Isenhofer gehorchte und warf sich auf das Lager, wahrend Rüdiger die Kammer verschloß. Isenhofer hörte ihn das Zimmer verlassen und aus der Hütte gehen. Er wollte ihm nacheilen, denn er wurde besorgt um den Greis; doch gab er den Vorsatz wieder auf, in Furcht, dem Ritter mißfällig zu werden, oder durch anscheinende Zudringlichkeit ein eben aufkeimendes Vertrauen zu zerstören. Er erwartete ihn lange vergebens und entschlummerte endlich. Der schicksalsschwere Tag mit seinen Wechseln hatte die Kraft des Mannes erschöpft.
Spät Morgens erwachte Herr Isenhofer von einem langen und tiefen Schlafe. Gestärkt durch denselben, erschienen ihm die grausigen Erlebnisse des gestrigen Tages als ein schwerer Traum, der im Lichte der Gegenwart zu erbleichen und zurückzutreten begann.
Kaum eine Spanne weit von sich, auf dem Strohbette an seiner Seite, wurde er den Greis gewahr, welcher, obzwar gestiefelt und gespornt, in einen braunen, groben Wollmantel eingehüllt war, dessen Kutte, von hinten über den Kopf gezogen, die Stelle einer Kappe versehen mußte; neben demselben das entblößte Schwert. In den auf der Brust gefalteten Händen hielt er einen Rosenkranz. Bei der blassen Farbe, welche die scharfen Züge des Antlitzes überflossen, glich er einem zur Schau gelegten Toten, der, obwohl Ritter, nach damaliger frommer Sitte in einem Mönchskleid zur Erde bestattet werden sollte.

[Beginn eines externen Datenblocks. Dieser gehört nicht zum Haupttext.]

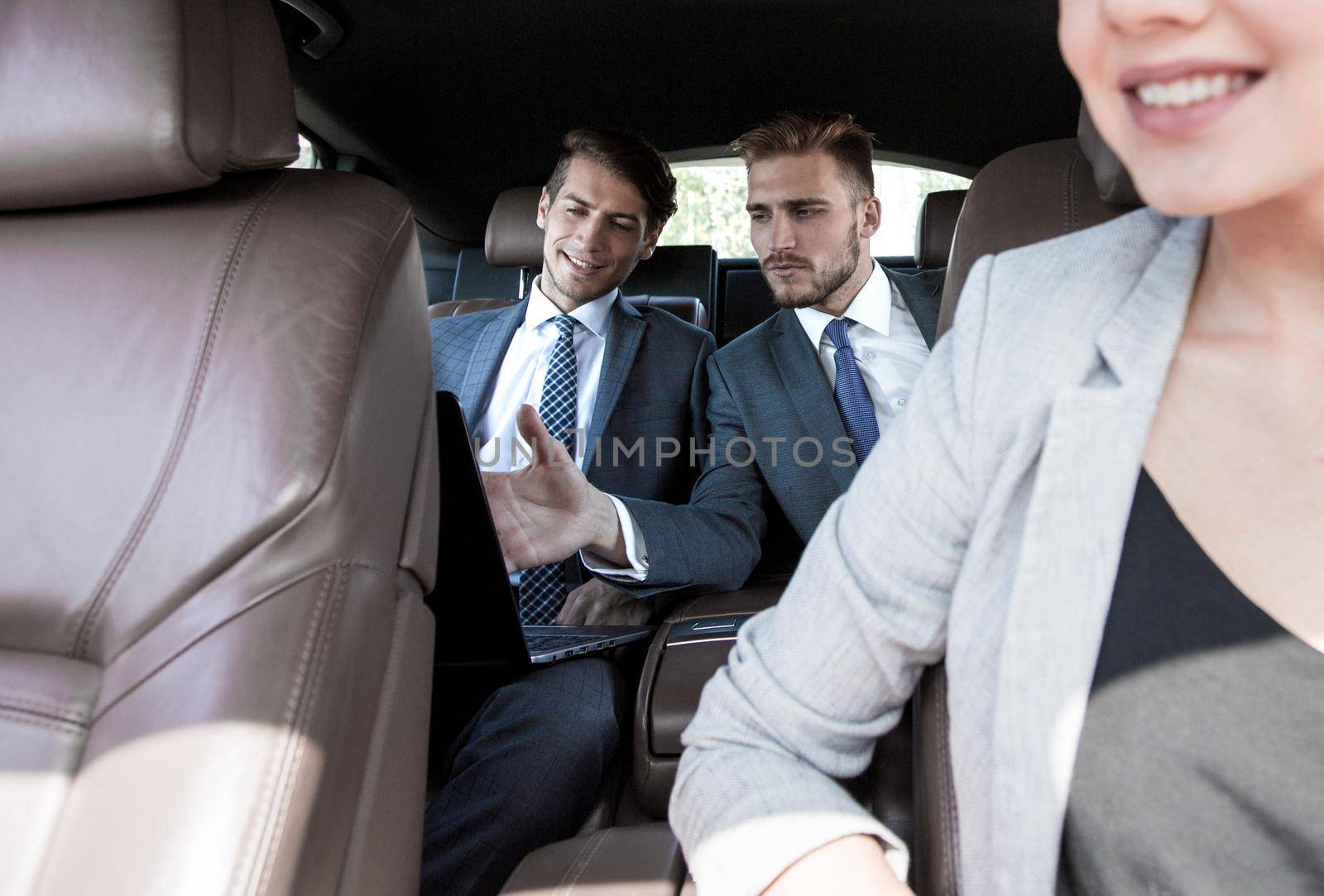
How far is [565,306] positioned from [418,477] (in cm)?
146

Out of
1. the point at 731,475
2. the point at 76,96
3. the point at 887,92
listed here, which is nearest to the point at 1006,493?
the point at 76,96

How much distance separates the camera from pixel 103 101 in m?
1.01

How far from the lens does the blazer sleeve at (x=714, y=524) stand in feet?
5.93

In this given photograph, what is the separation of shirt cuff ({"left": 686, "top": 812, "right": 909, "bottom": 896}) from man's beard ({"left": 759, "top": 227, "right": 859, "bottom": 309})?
1742 millimetres

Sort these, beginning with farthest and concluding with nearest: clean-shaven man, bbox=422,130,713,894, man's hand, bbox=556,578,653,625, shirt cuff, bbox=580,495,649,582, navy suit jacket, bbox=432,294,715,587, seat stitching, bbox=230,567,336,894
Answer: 1. navy suit jacket, bbox=432,294,715,587
2. man's hand, bbox=556,578,653,625
3. shirt cuff, bbox=580,495,649,582
4. clean-shaven man, bbox=422,130,713,894
5. seat stitching, bbox=230,567,336,894

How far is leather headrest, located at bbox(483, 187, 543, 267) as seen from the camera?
8.66 ft

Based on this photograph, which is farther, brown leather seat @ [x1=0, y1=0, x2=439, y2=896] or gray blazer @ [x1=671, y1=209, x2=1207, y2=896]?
brown leather seat @ [x1=0, y1=0, x2=439, y2=896]

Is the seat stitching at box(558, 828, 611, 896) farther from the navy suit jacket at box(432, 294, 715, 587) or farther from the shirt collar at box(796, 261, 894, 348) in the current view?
the shirt collar at box(796, 261, 894, 348)

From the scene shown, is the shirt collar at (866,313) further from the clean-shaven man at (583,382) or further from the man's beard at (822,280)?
the clean-shaven man at (583,382)

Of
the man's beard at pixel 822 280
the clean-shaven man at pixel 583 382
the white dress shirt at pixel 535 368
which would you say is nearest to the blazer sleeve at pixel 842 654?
the clean-shaven man at pixel 583 382

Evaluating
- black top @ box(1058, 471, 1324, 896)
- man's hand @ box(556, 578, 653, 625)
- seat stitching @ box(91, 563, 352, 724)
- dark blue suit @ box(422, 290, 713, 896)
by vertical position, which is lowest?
man's hand @ box(556, 578, 653, 625)

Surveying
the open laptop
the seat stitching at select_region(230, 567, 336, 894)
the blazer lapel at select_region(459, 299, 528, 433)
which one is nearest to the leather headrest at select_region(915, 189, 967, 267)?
the blazer lapel at select_region(459, 299, 528, 433)

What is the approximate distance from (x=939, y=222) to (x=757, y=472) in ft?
2.11

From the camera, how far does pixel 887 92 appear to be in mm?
2648
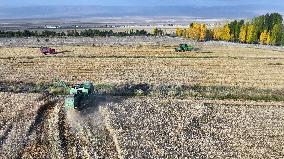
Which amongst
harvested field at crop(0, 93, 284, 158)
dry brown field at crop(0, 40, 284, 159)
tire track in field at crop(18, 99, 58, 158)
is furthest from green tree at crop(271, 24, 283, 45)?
tire track in field at crop(18, 99, 58, 158)

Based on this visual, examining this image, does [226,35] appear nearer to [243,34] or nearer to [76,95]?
[243,34]

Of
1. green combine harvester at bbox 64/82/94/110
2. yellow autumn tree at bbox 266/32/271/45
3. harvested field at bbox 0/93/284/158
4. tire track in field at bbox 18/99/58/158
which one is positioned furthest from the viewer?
yellow autumn tree at bbox 266/32/271/45

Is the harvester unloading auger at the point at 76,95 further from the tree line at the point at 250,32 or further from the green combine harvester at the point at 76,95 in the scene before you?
the tree line at the point at 250,32

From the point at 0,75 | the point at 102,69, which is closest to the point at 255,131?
the point at 102,69

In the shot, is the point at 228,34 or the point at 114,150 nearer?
the point at 114,150

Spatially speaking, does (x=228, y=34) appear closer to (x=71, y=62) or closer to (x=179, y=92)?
(x=71, y=62)

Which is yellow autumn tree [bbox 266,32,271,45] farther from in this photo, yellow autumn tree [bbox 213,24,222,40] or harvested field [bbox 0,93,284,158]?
harvested field [bbox 0,93,284,158]
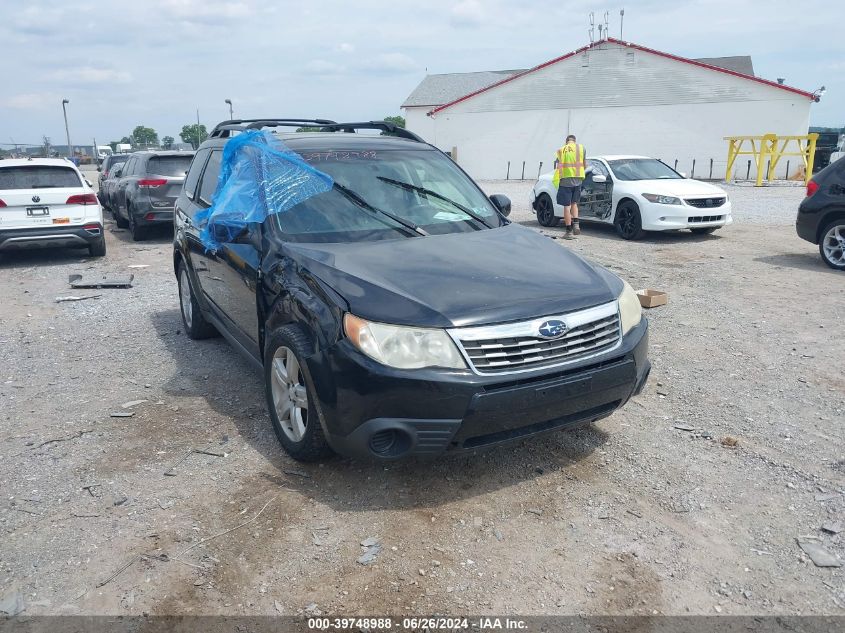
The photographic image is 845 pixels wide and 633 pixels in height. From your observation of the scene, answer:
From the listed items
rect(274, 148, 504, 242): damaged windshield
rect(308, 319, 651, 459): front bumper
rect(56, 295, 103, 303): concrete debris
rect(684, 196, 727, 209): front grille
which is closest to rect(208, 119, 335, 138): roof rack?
rect(274, 148, 504, 242): damaged windshield

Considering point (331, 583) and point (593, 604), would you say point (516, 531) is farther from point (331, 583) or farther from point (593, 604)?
point (331, 583)

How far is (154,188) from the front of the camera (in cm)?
1272

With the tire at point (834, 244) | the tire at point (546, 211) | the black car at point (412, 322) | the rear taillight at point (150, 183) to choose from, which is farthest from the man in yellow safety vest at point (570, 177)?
the black car at point (412, 322)

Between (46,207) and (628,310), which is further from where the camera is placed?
(46,207)

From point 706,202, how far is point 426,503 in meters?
10.2

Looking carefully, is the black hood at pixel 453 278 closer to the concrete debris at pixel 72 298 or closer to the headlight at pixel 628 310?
the headlight at pixel 628 310

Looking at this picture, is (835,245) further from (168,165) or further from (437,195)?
(168,165)

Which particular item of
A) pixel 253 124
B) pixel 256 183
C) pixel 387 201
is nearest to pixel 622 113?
pixel 253 124

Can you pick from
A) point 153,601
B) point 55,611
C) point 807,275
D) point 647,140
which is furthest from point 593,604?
point 647,140

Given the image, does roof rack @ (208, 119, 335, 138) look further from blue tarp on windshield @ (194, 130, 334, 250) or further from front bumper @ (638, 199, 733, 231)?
front bumper @ (638, 199, 733, 231)

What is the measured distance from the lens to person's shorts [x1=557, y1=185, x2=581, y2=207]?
A: 12.4 metres

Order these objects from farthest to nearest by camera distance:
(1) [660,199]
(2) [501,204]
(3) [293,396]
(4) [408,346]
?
1. (1) [660,199]
2. (2) [501,204]
3. (3) [293,396]
4. (4) [408,346]

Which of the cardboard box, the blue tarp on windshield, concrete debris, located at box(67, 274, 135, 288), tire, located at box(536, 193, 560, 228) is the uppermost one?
the blue tarp on windshield

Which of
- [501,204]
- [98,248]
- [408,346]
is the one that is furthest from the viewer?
[98,248]
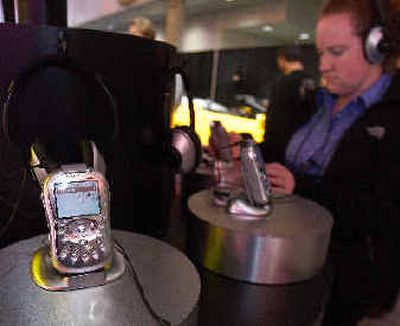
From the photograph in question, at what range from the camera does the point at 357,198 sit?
0.69m

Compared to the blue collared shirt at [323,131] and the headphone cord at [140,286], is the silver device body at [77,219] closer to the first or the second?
the headphone cord at [140,286]

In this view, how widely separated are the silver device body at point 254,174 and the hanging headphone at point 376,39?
384 millimetres

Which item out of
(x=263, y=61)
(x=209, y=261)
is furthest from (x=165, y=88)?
(x=263, y=61)

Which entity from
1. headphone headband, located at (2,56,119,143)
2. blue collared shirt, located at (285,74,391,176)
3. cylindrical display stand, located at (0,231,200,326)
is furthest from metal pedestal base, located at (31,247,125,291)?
blue collared shirt, located at (285,74,391,176)

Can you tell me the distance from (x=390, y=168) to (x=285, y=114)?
415mm

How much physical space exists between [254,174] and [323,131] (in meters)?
0.39

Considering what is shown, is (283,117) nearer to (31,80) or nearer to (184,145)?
(184,145)

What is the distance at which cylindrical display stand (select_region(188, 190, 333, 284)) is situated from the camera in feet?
1.74

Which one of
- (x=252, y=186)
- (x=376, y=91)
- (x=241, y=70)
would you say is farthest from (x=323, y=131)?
(x=241, y=70)

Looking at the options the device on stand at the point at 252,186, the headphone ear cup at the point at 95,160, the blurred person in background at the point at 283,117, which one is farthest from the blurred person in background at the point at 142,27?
the headphone ear cup at the point at 95,160

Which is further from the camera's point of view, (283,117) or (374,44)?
(283,117)

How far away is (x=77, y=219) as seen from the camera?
0.36 meters

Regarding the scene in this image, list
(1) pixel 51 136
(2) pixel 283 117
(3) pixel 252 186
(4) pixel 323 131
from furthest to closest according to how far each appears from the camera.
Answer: (2) pixel 283 117
(4) pixel 323 131
(3) pixel 252 186
(1) pixel 51 136

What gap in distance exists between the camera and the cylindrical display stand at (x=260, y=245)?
532mm
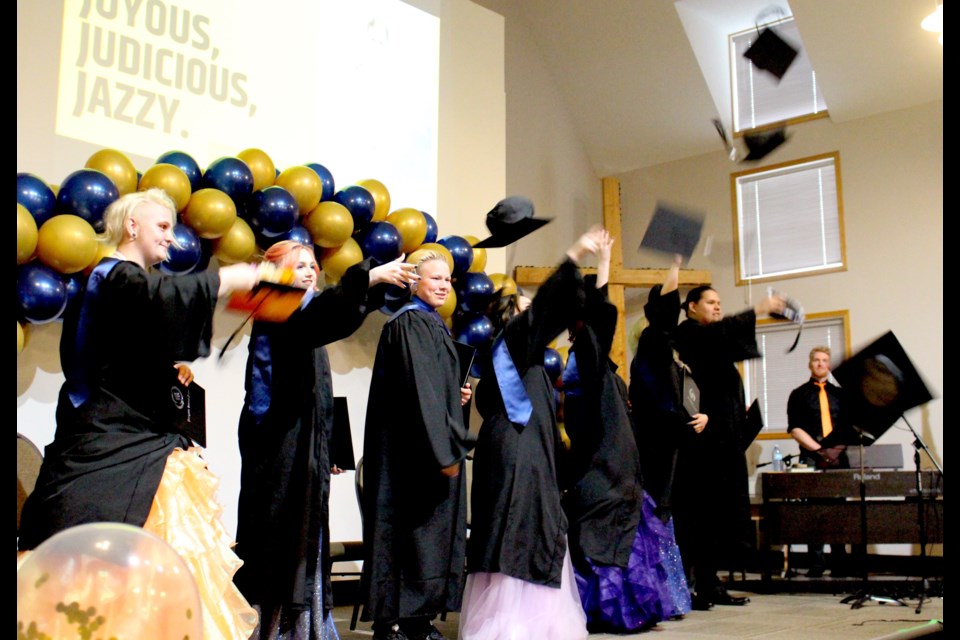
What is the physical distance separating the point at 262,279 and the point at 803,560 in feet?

Bei Isenhofers erster Bewegung schlug auch Herr Rüdiger Trüllerey die Augen auf. Man begrüßte sich gegenseitig mit freundlichen Wünschen, ordnete den zerstörten Anzug, wusch Kopf, Hals und Hände im kalten Wasser, verrichtete sein Morgengebet und entnüchterte sich durch einen kräftigen Imbiß, während die geschäftige Else mit tausend Worten die schlechte Bewirtung entschuldigte.
Als sie darauf vor die Hütte hinaustraten, die reine frische Luft des Maimorgens zu genießen, sprach Herr Rüdiger: »Freund! Du versprachst mein Wandergefährte zu werden, mich sogar nach Rom zu begleiten. Ich entbinde Dich des Wortes, wenn es Dich gereut.«
»Nein,« erwiderte Isenhofer, »entbindet mich der Zusage nicht, insofern sie Euch gefällig ist. Ich habe Euch eine große Schuld abzutragen, und bin froh, dieses Schauspiel des blutig geführten Krieges nicht länger zu sehen: Ihr aber werdet Euch erinnern, daß Ihr mir das mitzuteilen verhießet, was Euch bedrängt und zur Fahrt nach den heiligen Gräbern treibt.«
»Das habe ich niemandem noch offenbart,« sagte der Alte ernst. »Meister, ich habe zu Dir Zuversicht gewonnen, wie nicht leicht zu einem Sterblichen. Was ich Dir anvertrauen will, wird selbst Gangolf, mein Sohn, erst vernehmen, wenn ich nicht mehr am Leben bin; Du hingegen gelobst mir Verschwiegenheit, bis ich im Grabe liege.«
Isenhofer streckte die Hand zum Himmel und sagte: Bei Gott und seinen Heiligen allen! Dann reichte er dieselbe Hand bekräftigend dem Ritter.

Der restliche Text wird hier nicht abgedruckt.